There isn’t anything about Penzance that isn’t promising. Yet it is a sad and fading place. I walked through the town and was struck by the number of businesses that had gone since my last visit. The Star Inn was boarded up. A restaurant called the Buttery was gone. Several shops were dark and empty. The London Inn was still going but didn’t look to be thriving. A sign by the door said: “This is a public house, not a public toilet.” I was glad to see that the management had taken a stand on the issue, but I can’t say it struck me exactly as an inducement to enter. The Ganges Indian restaurant, where I had often dined, was also gone, though I wasn’t altogether surprised. It was so bad that it wasn’t even within hailing distance of being dreadful. I was generally the only customer. The service was always excellent.

Across the street from the Ganges was a good pub called the Turk’s Head. I looked through the window now and it was heaving with a Saturday night crowd, so I walked down the street to another good pub, the Admiral Benbow, and it was even fuller. I went back to the Turk’s Head and waded into the throngs at the bar.

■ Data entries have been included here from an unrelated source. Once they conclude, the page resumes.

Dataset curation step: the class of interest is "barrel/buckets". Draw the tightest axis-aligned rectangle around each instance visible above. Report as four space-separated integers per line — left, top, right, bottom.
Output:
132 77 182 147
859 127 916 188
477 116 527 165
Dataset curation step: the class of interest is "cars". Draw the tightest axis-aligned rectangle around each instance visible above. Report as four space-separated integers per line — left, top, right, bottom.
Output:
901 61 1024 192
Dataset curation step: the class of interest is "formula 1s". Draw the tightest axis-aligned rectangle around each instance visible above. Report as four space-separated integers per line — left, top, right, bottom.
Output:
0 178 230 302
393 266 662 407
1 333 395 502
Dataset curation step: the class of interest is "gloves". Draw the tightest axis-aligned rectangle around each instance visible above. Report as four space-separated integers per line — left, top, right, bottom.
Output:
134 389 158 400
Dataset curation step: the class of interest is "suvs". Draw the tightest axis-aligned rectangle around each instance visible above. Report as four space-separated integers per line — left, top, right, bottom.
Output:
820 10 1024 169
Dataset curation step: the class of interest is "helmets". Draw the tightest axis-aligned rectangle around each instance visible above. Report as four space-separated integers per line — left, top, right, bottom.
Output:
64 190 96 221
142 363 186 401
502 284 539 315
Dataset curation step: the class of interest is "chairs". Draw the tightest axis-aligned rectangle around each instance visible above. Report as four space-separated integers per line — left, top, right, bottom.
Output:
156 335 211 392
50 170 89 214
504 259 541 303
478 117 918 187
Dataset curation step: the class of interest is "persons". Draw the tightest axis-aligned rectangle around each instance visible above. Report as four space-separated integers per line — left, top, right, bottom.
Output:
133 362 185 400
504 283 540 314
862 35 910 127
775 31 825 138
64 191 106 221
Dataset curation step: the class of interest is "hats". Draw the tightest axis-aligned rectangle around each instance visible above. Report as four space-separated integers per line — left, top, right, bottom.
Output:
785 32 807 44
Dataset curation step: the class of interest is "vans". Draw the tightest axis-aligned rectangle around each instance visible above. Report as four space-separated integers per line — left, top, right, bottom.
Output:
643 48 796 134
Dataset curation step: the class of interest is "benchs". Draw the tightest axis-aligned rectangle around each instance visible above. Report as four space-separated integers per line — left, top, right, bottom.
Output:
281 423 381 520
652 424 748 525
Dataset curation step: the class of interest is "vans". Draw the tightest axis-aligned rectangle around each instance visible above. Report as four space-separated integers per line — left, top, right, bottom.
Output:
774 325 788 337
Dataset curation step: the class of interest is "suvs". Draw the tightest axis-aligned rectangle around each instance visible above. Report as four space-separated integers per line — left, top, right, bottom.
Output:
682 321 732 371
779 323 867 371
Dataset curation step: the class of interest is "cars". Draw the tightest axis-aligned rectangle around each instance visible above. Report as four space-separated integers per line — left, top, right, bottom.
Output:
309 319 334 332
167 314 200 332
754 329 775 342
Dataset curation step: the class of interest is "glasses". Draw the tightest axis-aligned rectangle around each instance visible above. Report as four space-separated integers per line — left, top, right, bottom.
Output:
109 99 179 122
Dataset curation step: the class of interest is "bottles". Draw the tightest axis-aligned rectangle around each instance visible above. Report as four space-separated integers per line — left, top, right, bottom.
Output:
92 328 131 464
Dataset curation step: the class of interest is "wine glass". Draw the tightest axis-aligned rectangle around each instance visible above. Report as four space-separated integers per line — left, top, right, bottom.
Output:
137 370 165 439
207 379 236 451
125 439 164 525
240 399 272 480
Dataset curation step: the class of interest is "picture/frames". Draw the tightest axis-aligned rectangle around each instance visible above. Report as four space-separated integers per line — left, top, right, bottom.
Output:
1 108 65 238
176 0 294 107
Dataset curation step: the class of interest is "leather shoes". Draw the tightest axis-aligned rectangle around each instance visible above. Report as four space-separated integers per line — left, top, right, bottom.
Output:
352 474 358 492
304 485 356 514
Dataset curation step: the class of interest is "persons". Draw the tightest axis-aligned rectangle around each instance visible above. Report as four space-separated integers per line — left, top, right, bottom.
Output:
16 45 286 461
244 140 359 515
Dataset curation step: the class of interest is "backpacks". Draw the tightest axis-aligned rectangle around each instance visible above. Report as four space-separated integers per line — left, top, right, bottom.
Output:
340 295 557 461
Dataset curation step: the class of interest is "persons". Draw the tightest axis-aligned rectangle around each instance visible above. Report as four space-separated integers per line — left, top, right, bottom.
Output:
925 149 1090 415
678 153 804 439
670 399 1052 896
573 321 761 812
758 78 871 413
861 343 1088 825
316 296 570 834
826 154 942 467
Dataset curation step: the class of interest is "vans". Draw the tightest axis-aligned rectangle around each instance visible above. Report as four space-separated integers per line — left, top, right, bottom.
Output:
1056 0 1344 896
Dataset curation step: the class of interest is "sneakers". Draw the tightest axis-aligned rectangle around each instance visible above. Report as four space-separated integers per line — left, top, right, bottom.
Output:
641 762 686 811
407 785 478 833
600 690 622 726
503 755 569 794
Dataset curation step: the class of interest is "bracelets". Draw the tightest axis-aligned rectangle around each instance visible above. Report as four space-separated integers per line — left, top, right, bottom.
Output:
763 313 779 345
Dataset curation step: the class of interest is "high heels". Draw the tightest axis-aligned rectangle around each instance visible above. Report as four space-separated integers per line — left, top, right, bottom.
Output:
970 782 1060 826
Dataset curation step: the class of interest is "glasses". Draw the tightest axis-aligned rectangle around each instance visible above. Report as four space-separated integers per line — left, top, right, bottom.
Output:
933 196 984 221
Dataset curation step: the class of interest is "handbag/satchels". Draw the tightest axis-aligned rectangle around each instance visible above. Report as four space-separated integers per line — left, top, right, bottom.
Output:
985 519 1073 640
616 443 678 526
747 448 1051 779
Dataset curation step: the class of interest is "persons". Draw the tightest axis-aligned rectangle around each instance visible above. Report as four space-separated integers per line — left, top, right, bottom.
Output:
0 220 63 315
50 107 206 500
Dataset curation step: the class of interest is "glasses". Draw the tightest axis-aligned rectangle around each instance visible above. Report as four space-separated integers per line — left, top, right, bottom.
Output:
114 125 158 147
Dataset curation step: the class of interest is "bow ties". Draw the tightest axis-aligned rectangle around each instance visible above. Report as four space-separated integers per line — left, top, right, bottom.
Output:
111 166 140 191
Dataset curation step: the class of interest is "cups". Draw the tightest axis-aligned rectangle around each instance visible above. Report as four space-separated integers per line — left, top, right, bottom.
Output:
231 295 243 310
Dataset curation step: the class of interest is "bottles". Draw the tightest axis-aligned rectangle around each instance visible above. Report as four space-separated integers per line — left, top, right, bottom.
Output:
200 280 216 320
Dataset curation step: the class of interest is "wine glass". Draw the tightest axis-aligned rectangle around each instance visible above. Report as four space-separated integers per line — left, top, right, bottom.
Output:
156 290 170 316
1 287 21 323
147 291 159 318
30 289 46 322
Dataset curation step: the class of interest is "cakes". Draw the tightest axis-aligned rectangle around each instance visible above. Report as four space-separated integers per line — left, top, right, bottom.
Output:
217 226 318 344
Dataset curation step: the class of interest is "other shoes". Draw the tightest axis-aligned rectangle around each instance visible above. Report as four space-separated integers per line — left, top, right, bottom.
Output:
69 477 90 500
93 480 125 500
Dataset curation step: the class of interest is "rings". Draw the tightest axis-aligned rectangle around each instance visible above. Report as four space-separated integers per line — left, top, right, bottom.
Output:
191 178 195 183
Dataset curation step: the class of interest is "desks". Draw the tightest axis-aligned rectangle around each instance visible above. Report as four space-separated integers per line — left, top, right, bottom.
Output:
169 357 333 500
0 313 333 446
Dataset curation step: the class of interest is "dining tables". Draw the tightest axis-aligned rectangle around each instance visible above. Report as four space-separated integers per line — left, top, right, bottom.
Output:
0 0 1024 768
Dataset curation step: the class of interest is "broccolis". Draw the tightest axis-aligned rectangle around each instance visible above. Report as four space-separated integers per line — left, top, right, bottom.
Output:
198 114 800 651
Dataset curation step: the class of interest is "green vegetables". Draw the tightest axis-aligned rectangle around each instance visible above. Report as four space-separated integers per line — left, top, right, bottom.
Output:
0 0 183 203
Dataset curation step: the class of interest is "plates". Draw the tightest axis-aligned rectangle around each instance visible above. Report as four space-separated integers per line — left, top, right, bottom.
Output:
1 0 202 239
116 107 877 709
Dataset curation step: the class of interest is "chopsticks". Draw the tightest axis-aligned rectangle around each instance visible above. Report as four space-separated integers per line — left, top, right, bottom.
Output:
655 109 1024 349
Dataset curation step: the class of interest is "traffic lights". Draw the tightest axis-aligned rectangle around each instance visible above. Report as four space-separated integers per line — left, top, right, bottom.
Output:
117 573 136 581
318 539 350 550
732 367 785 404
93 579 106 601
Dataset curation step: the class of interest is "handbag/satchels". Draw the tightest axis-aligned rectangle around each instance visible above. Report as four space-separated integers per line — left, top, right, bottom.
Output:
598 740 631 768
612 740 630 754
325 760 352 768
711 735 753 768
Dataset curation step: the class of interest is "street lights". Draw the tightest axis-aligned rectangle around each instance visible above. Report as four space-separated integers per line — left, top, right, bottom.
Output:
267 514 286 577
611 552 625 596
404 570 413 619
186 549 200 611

It took an age to get a pint, but to my joy when I turned from the bar I spied a tiny table being vacated and I grabbed it. When I asked a passing waitress about food, she was happy to take an order, but was candid in telling me that service was going to be very slow. The upshot was that for the rest of the evening about every forty minutes the waitress would bring something to my table, and assure me that I hadn’t been forgotten. Generally what she brought was something that would help me with my food when eventually it came—salt and pepper shakers, silverware wrapped in a paper napkin—but once she brought a slice of bread and butter, which I devoured more or less in a single gulp, like a frog with a fly. At about 8:40, I got a bowl of soup, steaming and delicious, and after a further long interval I received my main course of fish and chips. In between, I had a little bowl of tartar sauce, a pat of butter, and many pints of beer. I also learned that if you drink a sufficient amount, dinner ceases to matter very much.